CNN was kind enough to post an amazingly oddly placed article about the latest RINBOT/DELBOT/SDBOT variant
This is awesome because now what is otherwise a non-event is becoming something mgmt and normal users are asking me (us) about. Yay! So here’s some information to help point you in the right direction in case you get questioned.
As far as I know, only Symantec has this malware variant on their radar. Everyone else seems to be considering this one a minor blip on the radar.
In short, this malware strain is simply an infector for your run-of-the-mill botnet and is not a new threat. Variants of this bot have been around over a year, and this is the 9th (I believe) variant.
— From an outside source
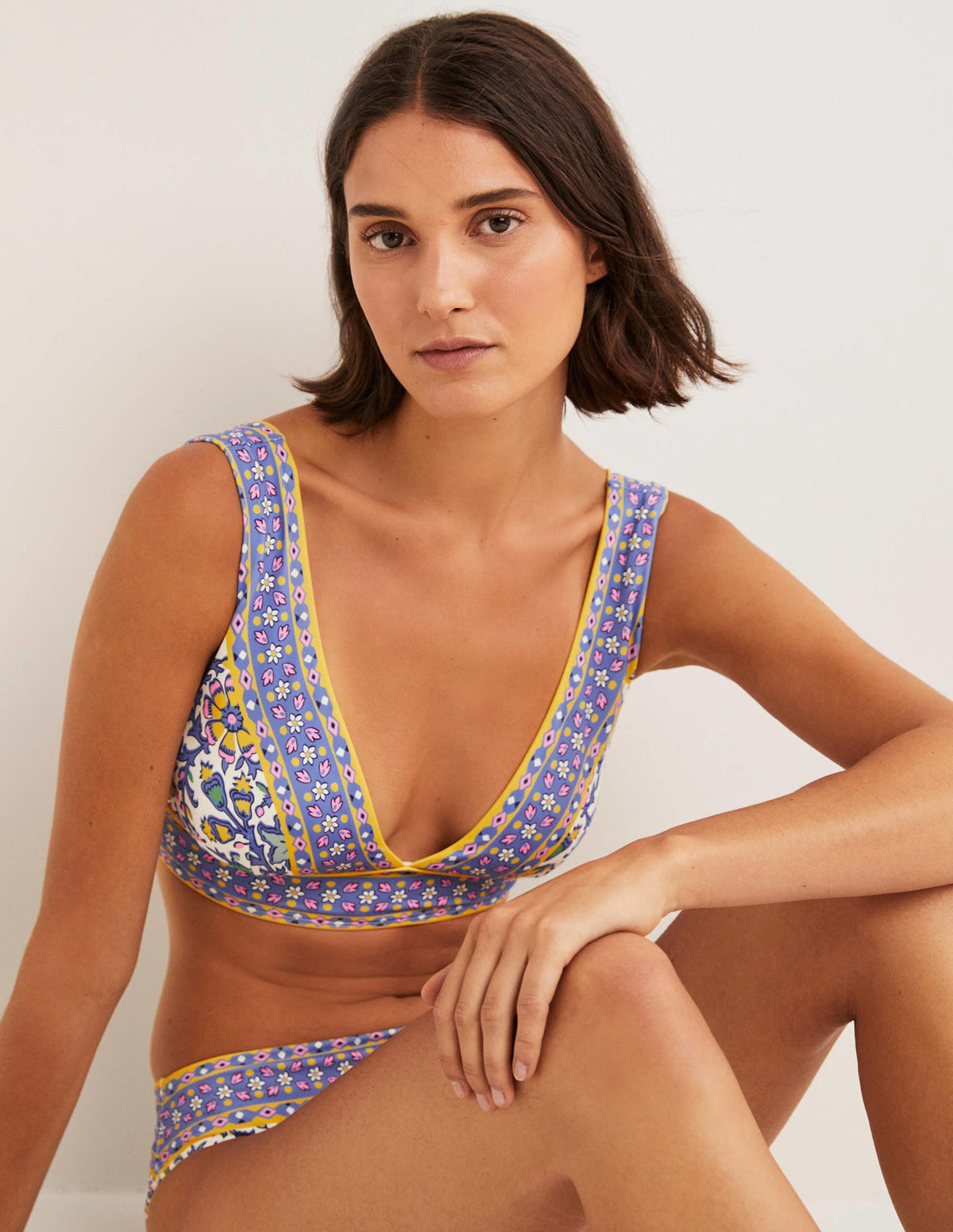 Porto V-neck Bikini Top-Ivory, Enchanting Twig - Image 1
The vulnerabilities this malware attacks have had available patches for months or longer.
RINBOT – Symantec/Trend name
DELBOT – Sophos name
SDBOT – McAfee name
This new variant spreads in three major fashions:
– Windows Server Service vulnerability (patched in August 2006)
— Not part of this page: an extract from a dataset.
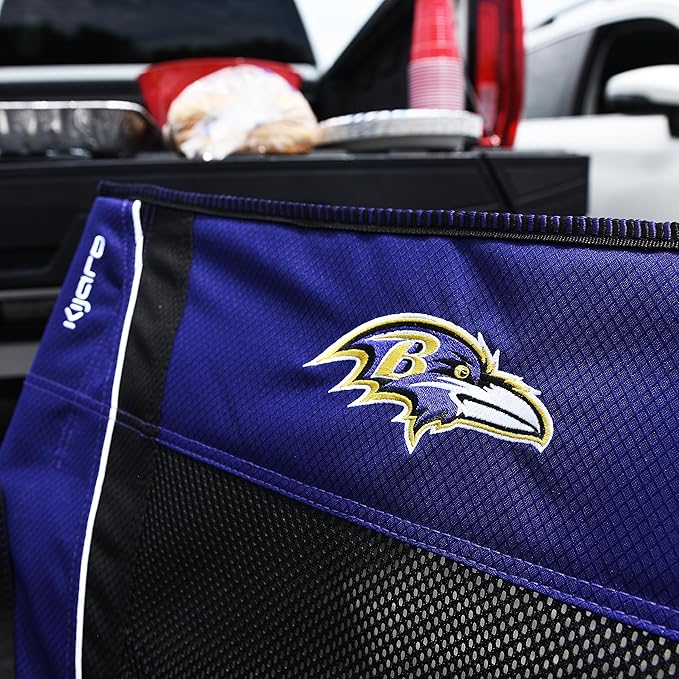 Kijaro Sports Fan Folding Chair, 26" L x 35.5" W x 37" H, Baltimore Ravens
– Symantec AV Client Vulnerability patched late last year
– IPC$ shares with common or no security
– some variants use email attachments
This is not a really new threat. You don’t have much to worry about if you do not use Symantec applications and you have patched your servers. Obviously, you also want inbound ports stopped on your perimeter. I won’t spam more links. The ones above should be sufficient.